But that doesn't mean that he's out.
"This year is kind of like coming in as a freshman because it's really my first year practicing. I thought I was going to come out better than I did. I should've worked more on my technique this summer than what I did," Wood said.
Wood, who moved inside from defensive end, said that his technique was the main thing holding him back from seeing the field, and that changing positions didn't make it any easier.
"I'm going against bigger people," he said. "I'm double-teamed all the time. I've just gotta get used to it. I think once the season goes on, with more practice, and I get a little better – I think my playing time will increase."
Having Rodney Garner, renowned as one of the top defensive line coaches in the country, doesn't hurt the transition either.
"He stays on me. He ain't going to get off of me," Wood said. "Sometimes it's rough, and you've got to let it blow over you're head, but it's nothing but the truth. He's just trying to make me better."

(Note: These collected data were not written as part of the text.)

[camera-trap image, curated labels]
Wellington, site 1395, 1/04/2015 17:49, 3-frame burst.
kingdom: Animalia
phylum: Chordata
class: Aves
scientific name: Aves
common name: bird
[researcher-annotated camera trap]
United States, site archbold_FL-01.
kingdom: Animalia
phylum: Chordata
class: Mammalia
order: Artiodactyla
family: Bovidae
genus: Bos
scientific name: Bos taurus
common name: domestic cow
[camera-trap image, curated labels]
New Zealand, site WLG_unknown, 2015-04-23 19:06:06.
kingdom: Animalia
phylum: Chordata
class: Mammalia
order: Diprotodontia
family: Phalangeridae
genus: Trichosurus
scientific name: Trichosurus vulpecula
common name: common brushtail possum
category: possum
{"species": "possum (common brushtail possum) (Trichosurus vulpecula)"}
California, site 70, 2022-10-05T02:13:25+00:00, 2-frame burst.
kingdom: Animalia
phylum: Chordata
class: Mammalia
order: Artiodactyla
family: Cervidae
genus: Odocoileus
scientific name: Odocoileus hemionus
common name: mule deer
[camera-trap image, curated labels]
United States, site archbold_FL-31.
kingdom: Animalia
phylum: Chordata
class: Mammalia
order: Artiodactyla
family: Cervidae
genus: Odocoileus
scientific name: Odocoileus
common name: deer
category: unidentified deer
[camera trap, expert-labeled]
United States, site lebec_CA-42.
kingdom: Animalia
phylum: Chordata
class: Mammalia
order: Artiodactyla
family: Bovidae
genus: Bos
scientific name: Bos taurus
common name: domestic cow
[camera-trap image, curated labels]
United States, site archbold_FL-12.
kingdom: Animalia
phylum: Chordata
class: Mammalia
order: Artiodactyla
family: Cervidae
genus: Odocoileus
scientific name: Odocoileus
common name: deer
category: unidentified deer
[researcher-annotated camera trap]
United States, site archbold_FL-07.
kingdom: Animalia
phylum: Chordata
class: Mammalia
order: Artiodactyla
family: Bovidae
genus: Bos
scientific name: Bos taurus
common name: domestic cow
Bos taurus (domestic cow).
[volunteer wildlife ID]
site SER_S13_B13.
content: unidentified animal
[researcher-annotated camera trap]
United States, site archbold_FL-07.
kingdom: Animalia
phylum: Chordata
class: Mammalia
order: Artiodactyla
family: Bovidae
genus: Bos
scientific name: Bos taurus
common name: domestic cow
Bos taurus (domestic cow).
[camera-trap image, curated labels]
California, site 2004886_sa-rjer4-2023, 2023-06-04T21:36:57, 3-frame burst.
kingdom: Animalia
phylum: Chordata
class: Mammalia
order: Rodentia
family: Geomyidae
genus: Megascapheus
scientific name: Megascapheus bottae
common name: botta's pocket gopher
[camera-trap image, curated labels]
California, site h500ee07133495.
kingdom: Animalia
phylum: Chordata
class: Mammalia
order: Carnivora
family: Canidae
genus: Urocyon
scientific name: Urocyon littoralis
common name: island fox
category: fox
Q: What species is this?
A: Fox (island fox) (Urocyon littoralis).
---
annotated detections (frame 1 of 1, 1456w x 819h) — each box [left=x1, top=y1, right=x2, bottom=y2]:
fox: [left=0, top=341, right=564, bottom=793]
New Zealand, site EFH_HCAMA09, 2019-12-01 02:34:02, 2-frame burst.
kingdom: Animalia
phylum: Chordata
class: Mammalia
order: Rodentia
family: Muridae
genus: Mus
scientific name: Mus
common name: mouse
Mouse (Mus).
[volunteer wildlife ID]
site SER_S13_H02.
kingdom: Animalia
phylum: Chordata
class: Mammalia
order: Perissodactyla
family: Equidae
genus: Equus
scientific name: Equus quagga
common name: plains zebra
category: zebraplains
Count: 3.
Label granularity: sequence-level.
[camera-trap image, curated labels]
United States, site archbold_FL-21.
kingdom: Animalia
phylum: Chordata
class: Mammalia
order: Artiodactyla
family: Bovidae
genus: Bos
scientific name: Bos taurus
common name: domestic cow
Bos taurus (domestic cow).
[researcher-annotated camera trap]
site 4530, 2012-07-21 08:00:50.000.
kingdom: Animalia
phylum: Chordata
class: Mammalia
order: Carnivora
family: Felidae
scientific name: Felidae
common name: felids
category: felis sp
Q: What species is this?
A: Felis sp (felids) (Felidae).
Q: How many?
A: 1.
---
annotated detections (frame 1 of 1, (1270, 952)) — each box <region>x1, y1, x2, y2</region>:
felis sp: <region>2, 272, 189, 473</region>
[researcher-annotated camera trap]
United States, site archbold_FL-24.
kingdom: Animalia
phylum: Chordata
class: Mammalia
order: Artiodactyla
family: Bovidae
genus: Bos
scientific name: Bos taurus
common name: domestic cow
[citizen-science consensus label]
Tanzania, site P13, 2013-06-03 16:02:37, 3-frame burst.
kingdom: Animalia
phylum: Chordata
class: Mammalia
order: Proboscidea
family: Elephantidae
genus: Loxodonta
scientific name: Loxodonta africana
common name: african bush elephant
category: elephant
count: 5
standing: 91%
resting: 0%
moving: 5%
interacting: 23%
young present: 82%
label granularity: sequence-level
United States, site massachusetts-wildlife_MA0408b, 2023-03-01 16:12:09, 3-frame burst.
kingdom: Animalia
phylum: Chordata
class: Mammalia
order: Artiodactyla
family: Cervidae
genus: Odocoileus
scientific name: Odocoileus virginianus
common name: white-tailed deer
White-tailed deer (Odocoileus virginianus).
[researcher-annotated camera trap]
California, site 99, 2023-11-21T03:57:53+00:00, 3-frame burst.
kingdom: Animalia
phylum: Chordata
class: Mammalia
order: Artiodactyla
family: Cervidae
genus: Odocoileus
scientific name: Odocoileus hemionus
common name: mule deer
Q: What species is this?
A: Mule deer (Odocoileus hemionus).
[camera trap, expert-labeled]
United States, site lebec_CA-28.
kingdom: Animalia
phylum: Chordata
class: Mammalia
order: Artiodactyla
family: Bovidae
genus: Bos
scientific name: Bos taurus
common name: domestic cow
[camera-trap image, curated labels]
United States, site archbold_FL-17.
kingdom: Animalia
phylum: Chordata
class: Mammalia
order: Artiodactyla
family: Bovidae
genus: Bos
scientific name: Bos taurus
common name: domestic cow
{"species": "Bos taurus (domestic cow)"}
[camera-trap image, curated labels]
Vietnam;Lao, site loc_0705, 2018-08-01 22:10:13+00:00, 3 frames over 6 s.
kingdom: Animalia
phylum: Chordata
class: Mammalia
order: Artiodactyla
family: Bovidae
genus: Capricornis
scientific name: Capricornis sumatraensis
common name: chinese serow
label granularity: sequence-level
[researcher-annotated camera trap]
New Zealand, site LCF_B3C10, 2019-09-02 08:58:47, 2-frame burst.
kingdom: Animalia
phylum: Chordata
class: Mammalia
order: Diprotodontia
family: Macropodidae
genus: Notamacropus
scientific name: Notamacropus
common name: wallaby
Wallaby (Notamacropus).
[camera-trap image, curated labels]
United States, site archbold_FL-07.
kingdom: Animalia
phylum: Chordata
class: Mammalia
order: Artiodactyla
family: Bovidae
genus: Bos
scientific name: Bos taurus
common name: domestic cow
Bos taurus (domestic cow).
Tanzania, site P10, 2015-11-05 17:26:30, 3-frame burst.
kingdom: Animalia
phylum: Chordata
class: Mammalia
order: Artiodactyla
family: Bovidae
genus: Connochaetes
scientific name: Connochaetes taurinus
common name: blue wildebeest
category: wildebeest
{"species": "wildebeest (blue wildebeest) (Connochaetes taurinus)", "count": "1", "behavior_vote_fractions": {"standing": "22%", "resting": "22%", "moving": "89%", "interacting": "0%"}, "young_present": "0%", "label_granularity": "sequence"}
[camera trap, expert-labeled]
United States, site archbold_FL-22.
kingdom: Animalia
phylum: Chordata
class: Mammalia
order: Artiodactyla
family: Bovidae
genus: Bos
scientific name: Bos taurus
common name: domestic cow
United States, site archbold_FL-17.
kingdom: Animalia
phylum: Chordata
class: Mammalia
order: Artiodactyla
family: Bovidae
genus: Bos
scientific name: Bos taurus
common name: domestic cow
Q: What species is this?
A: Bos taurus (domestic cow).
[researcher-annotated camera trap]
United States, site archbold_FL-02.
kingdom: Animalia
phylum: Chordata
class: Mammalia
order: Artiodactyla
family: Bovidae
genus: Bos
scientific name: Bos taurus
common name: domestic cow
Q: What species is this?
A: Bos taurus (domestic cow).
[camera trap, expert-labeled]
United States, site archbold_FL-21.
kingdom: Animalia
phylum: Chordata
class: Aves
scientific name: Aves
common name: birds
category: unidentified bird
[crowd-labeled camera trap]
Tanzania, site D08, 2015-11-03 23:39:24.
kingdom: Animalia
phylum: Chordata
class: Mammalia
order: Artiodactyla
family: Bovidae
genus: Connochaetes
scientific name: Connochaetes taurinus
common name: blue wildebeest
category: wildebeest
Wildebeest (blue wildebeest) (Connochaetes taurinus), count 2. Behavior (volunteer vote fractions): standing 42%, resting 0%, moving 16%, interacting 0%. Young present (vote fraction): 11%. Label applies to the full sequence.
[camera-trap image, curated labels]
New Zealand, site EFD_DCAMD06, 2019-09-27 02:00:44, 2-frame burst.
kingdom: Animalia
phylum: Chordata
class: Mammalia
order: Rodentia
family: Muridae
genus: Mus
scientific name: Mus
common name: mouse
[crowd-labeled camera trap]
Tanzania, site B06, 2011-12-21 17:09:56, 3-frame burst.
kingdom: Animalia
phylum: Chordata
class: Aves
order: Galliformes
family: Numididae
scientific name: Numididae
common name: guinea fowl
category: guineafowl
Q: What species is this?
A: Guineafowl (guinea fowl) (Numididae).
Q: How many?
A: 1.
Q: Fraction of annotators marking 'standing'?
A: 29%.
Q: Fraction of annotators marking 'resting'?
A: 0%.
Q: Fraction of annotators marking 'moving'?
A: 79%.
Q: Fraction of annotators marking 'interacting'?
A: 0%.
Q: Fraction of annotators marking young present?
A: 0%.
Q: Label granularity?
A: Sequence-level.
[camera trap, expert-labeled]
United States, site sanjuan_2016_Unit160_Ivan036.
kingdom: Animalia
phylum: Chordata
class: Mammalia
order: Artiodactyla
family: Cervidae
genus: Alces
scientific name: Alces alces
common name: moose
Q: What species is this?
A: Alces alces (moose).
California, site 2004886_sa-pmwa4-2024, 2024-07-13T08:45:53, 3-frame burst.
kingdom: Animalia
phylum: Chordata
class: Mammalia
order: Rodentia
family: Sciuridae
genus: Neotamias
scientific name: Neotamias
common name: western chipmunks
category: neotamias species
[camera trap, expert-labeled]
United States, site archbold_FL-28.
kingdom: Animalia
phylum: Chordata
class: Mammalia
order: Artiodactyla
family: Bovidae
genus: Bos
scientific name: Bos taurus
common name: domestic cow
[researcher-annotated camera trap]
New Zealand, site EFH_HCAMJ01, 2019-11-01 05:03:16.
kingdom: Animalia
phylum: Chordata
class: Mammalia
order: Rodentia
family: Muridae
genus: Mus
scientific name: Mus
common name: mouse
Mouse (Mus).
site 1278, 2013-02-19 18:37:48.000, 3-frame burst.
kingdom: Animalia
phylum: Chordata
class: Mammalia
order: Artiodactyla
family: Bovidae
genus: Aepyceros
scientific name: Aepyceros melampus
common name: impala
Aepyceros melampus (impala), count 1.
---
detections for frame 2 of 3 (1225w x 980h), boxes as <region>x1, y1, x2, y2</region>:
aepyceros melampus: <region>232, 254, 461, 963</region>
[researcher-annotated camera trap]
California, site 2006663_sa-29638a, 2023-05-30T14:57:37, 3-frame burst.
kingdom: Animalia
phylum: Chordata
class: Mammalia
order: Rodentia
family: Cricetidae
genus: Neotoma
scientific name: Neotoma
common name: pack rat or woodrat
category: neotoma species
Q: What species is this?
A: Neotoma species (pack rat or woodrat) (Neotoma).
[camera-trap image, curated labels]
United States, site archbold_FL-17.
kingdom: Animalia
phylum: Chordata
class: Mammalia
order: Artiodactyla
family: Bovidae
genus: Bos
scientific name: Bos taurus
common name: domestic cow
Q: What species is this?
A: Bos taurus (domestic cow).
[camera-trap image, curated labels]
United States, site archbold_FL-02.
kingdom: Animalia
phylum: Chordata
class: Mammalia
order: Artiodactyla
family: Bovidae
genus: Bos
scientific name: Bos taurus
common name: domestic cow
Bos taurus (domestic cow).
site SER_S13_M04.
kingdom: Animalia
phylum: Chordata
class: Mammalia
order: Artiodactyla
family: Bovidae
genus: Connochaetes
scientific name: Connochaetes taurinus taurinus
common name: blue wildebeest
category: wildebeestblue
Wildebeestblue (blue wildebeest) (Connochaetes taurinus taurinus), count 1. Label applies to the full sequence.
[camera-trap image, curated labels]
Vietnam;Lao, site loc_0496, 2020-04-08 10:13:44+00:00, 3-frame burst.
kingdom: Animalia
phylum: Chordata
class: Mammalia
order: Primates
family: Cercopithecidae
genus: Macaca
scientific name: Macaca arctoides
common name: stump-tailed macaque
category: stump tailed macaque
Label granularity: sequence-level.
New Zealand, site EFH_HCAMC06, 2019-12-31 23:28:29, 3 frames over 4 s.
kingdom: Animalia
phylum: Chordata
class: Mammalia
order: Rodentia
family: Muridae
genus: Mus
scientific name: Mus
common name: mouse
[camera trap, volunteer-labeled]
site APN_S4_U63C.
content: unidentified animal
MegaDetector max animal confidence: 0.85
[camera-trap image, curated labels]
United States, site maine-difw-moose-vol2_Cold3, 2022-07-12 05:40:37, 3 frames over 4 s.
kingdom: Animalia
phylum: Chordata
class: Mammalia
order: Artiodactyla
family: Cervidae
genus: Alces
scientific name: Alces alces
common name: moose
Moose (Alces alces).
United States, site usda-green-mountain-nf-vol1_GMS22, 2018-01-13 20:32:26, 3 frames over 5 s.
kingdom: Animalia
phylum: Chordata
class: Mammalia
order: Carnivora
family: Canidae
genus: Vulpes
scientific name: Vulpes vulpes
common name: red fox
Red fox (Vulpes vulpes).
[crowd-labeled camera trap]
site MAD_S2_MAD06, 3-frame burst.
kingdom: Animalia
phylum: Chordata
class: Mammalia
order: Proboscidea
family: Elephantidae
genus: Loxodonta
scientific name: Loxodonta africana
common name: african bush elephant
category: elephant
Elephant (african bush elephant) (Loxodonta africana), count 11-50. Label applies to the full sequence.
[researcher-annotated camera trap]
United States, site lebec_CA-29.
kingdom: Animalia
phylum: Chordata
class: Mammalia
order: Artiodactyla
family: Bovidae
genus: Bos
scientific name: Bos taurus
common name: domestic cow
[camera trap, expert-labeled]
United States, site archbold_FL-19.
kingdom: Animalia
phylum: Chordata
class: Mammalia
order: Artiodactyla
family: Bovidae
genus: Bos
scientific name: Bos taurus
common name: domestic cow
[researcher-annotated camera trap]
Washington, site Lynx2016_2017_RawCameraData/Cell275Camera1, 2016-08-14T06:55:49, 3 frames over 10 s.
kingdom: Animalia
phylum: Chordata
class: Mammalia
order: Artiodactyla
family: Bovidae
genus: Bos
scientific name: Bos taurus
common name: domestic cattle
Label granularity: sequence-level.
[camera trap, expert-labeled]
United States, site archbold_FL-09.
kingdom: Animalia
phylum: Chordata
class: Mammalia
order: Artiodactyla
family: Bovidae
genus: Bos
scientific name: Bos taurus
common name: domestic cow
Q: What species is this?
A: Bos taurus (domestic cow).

Georgia coach Mark Richt said that persevering through tough times is just a part of the maturation progress, and makes players stronger in the long run.
"When you can see guys, teammates of your own, that are now in prominent roles on the team, and if you could turn back the clock and say, 'Hey, he's just where (I was) two years ago. Look at him now. Don't get discouraged," Richt said.
"I tell the story about Pollack. Pollack was like, 'I'm not good enough to play at Georgia. I can't do anything right for coach "G.'" (He) thought he was going to go home – (he ) turned out pretty good."
For Wood, matching a David Pollack-like "pretty good" would satisfy him, as well as Georgia fans, just fine.